▶ [ESTRATTO DEL TESTO]
Non solo. Questo nuovo "clima" spiegherebbe anche, almeno in parte, la "mano leggera" che le imprese hanno avuto nella gestione delle ristrutturazioni durante la crisi: a perdere il posto sono stati soprattutto i precari mentre la disoccupazione tra i lavoratori a tempo indeterminato non è esplosa. Con evidenti benefici per la tenuta del tessuto sociale.

«È cambiato il mood delle relazioni industriali – sintetizza il ministro del Welfare Maurizio Sacconi – con il deflazionamento della contrattazione nazionale, con la detassazione del salario variabile i contratti si firmano, e ce n'era bisogno. Non è un caso che solo la Fiom si opponga».
Ma perché anche la Cgil firma i contratti? Non è una contraddizione che prima rifiuti l'accordo con la Confindustria e poi accetti di fatto il nuovo modello contrattuale? «Se si vogliono fare i contratti con la Cgil - risponde Epifani - quei contratti devono soddisfare le condizioni poste dalla Cgil. Ma non possono chiederci di firmare un accordo-quadro che prevede il recupero dell'inflazione al netto di quella importata».

Quanto può durare questa divisione? È ipotizzabile un riavvicinamento nei prossimi mesi? «Mi sembra – risponde Epifani – che siano gli altri a fuggire. Si adagiano in una comoda posizione di rapporto privilegiato che non dà risultati né sul fisco né sugli ammortizzatori sociali, tanto per fare due esempi importanti. Cisl e Uil non hanno nulla da dire se il ministro della Funzione pubblica Renato Brunetta convoca tutti meno la Cgil. E non ci stanno a sentire quando diciamo che bisogna votare i contratti o che dobbiamo valutarne i contenuti con misurazioni vere».
«Una ricomposizione? Non la vedo facile» commenta Treu, secondo il quale la Cgil rimane un sindacato «troppo conservatore» e la Cisl, «che peraltro va nella giusta direzione», è prigioniera della sua alleanza con il governo, «che certo non è pro labor».

▶ [RIGHE DEL DATASET]
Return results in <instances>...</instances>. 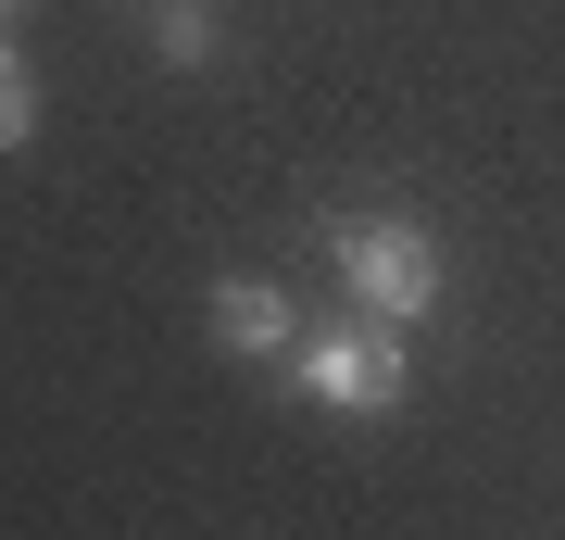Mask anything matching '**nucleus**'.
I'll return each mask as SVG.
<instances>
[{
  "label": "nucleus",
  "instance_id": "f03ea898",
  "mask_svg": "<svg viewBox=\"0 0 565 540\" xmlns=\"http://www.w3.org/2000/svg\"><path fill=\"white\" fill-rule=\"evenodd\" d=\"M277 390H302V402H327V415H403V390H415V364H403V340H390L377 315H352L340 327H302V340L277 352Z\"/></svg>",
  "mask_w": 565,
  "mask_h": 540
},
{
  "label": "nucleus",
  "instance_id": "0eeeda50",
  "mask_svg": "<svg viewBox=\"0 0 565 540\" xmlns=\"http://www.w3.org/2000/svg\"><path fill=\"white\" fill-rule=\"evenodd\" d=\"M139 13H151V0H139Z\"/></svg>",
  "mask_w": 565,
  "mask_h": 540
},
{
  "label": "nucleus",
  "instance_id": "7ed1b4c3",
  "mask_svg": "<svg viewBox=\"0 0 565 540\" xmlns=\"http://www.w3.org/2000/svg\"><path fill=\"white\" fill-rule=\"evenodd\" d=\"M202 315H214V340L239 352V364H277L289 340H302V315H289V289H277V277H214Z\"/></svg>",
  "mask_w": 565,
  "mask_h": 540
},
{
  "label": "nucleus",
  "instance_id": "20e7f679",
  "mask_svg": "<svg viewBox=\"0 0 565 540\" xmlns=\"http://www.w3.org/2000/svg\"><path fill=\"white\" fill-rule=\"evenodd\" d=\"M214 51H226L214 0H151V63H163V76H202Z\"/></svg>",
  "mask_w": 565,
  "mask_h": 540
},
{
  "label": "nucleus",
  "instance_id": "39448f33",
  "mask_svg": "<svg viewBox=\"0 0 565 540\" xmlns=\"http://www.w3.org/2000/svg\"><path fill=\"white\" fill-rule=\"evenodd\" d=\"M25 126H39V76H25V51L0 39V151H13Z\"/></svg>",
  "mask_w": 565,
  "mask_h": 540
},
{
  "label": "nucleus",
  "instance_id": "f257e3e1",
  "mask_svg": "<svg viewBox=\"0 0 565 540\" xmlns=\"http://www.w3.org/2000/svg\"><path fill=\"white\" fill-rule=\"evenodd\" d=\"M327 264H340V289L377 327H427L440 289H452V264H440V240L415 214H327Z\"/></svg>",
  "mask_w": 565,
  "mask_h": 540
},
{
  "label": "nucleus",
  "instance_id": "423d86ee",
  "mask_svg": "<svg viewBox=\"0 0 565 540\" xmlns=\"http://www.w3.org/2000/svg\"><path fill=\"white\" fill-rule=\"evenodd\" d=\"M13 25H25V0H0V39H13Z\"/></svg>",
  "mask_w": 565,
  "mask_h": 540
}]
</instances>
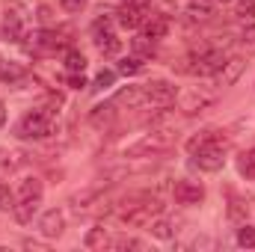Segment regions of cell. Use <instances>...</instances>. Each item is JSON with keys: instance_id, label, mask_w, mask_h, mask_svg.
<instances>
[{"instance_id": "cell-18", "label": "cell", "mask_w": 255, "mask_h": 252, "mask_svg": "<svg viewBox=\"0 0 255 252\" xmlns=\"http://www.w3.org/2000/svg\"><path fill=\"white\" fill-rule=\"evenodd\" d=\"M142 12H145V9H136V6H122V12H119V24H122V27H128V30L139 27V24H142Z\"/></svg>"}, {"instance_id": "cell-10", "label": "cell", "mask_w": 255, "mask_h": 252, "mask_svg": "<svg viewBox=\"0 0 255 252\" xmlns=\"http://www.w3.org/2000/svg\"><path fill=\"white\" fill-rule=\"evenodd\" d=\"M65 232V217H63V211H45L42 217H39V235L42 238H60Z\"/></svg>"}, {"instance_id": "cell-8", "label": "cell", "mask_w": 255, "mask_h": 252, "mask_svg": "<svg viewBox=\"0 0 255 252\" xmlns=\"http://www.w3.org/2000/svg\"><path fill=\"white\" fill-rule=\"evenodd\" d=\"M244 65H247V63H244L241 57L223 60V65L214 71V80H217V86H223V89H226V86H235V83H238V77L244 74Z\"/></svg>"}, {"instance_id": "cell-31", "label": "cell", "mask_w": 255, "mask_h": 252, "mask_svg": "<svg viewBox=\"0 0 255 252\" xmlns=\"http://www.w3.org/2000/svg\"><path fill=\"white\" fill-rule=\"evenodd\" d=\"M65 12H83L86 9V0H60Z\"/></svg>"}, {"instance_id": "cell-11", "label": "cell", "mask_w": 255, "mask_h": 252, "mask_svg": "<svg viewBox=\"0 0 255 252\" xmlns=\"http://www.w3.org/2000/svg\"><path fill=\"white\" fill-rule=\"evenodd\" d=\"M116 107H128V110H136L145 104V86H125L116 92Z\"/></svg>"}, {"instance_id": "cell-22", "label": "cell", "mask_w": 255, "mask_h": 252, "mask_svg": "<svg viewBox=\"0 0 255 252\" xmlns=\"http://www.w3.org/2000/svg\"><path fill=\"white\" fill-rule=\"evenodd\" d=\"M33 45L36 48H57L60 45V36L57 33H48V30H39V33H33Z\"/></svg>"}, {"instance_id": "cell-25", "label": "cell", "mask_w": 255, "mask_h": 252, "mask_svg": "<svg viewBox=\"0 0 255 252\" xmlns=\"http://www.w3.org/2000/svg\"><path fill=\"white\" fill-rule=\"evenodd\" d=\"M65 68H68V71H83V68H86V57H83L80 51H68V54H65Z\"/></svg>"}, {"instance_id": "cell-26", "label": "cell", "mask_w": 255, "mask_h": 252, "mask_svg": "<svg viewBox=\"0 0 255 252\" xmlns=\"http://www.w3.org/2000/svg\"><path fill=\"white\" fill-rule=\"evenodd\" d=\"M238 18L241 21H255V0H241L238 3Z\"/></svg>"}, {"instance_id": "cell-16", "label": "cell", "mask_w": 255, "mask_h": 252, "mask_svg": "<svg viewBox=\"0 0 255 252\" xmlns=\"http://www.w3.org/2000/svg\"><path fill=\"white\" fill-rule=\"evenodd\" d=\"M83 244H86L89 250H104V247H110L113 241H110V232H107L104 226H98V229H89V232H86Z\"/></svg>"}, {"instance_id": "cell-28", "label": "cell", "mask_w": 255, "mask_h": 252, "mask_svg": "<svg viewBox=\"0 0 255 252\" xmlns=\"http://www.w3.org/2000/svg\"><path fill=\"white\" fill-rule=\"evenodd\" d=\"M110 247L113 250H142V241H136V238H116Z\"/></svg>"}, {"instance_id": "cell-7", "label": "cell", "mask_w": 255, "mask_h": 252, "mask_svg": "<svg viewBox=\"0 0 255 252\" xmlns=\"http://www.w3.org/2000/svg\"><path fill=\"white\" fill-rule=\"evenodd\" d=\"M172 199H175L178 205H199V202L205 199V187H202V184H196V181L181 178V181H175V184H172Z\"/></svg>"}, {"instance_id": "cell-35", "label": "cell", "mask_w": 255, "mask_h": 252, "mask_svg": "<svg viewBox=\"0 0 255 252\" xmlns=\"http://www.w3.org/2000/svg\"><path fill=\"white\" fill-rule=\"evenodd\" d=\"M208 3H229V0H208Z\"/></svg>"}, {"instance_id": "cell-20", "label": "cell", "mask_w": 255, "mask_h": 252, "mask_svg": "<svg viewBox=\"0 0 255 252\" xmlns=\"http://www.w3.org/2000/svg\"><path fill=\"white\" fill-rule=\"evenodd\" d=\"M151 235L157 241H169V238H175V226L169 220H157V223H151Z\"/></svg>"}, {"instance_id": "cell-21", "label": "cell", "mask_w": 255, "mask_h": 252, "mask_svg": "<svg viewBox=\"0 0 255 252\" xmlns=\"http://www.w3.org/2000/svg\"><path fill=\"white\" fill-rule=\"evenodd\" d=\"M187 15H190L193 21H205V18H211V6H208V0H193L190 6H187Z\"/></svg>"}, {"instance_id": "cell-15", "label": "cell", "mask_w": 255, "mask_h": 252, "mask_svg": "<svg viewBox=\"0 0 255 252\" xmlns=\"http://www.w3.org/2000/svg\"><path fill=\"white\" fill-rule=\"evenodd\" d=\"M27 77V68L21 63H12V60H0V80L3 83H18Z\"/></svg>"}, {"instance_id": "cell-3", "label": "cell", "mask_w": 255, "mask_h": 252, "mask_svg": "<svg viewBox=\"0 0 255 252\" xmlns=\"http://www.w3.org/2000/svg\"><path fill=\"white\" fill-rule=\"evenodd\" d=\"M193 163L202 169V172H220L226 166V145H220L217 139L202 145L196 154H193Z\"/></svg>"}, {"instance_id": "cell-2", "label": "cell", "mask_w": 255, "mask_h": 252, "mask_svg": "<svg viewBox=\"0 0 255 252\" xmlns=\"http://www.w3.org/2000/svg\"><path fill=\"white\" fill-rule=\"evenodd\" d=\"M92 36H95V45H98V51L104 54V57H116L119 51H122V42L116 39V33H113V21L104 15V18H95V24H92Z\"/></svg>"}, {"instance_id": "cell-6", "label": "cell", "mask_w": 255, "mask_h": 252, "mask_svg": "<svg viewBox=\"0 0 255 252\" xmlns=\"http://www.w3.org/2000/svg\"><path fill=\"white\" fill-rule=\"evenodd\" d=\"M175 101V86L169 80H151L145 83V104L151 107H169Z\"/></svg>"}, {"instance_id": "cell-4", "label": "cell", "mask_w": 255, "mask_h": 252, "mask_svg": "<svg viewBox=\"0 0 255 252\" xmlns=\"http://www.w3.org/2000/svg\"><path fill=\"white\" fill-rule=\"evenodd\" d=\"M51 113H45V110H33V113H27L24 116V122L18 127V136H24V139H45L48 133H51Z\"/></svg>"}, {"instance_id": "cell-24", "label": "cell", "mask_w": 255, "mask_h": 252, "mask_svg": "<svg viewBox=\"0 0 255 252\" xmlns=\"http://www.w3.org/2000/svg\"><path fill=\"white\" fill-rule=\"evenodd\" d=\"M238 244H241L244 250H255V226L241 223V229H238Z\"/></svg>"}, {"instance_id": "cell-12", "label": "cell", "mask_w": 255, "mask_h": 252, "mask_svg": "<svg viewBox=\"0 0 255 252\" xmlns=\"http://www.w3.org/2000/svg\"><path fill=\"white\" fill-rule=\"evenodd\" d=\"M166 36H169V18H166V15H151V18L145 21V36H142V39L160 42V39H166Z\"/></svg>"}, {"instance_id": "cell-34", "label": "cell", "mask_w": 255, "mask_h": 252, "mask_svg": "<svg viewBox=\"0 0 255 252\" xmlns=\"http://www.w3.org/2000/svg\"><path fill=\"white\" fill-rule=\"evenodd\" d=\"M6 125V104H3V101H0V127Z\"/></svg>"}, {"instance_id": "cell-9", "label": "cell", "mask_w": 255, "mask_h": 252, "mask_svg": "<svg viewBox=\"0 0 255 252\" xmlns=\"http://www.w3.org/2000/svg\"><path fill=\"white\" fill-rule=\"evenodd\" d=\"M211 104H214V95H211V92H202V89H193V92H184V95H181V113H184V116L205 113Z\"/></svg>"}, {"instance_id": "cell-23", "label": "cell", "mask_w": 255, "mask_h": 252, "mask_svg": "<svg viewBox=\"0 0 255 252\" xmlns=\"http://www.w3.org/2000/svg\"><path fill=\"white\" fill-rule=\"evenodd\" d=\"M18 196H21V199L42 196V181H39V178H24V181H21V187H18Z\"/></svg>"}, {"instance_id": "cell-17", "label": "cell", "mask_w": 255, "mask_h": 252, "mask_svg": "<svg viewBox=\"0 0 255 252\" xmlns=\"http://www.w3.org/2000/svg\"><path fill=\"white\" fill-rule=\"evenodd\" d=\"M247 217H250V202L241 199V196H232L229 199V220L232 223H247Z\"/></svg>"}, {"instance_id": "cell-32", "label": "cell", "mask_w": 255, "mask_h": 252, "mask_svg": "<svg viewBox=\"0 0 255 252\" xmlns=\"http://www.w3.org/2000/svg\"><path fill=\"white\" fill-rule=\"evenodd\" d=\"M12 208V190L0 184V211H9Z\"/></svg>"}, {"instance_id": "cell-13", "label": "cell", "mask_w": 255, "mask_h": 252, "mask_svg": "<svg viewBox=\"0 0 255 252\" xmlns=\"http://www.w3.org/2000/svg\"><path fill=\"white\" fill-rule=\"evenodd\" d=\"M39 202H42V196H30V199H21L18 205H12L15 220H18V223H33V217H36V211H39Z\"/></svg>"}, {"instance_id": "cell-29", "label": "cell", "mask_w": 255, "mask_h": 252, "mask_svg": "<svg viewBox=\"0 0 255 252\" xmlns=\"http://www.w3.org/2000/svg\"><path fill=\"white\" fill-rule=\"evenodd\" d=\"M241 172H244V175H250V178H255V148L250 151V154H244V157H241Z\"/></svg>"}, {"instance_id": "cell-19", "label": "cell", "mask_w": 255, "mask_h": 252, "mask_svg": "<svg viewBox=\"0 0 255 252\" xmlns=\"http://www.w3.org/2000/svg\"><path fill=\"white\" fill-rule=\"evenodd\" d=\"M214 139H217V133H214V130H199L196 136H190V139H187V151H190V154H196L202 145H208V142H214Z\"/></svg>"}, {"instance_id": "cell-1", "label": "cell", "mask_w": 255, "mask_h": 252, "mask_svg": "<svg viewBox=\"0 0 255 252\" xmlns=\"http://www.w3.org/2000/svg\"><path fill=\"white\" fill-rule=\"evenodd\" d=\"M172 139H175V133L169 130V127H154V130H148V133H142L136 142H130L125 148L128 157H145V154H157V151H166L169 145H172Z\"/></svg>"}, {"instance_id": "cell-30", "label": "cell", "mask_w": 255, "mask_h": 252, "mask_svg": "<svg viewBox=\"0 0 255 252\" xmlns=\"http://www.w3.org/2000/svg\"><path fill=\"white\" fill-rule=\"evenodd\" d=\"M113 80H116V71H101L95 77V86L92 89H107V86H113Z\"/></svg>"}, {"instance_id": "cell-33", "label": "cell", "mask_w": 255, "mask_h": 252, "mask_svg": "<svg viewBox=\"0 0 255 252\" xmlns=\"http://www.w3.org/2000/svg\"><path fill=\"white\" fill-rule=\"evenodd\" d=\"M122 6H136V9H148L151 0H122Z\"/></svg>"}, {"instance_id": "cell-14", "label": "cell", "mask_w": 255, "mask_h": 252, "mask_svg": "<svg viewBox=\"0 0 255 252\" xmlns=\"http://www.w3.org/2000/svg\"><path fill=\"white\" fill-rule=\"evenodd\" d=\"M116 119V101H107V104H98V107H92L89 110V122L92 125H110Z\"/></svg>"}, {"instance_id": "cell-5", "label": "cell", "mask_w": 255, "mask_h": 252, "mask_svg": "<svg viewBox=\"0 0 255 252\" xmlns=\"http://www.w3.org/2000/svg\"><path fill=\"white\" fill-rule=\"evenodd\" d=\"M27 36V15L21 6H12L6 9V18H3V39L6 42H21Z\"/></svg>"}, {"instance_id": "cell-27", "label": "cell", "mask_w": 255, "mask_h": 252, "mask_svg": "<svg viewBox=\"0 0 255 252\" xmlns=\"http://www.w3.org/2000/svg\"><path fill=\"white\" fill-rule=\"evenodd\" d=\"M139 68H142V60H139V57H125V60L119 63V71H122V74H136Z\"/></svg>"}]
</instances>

▶ [COMPITI DA SVOLGERE]
1 - Copia il passo dell'estratto sulle relazioni industriali partendo dalle parole "Non solo. Questo" e fermandoti dopo "del tessuto sociale.".
2 - Per favore, rispondi a queste domande basandoti sull'estratto sulle relazioni industriali:
(a) Quali lavoratori hanno perso il posto soprattutto durante la crisi?
(b) Chi è indicato come ministro del Welfare?
(c) Secondo Epifani, quale ministro convoca tutti meno la Cgil?

▶ [RISPOSTE]
1 -
Non solo. Questo nuovo "clima" spiegherebbe anche, almeno in parte, la "mano leggera" che le imprese hanno avuto nella gestione delle ristrutturazioni durante la crisi: a perdere il posto sono stati soprattutto i precari mentre la disoccupazione tra i lavoratori a tempo indeterminato non è esplosa. Con evidenti benefici per la tenuta del tessuto sociale.

2 -
(a) I precari.
(b) Maurizio Sacconi.
(c) Il ministro della Funzione pubblica Renato Brunetta.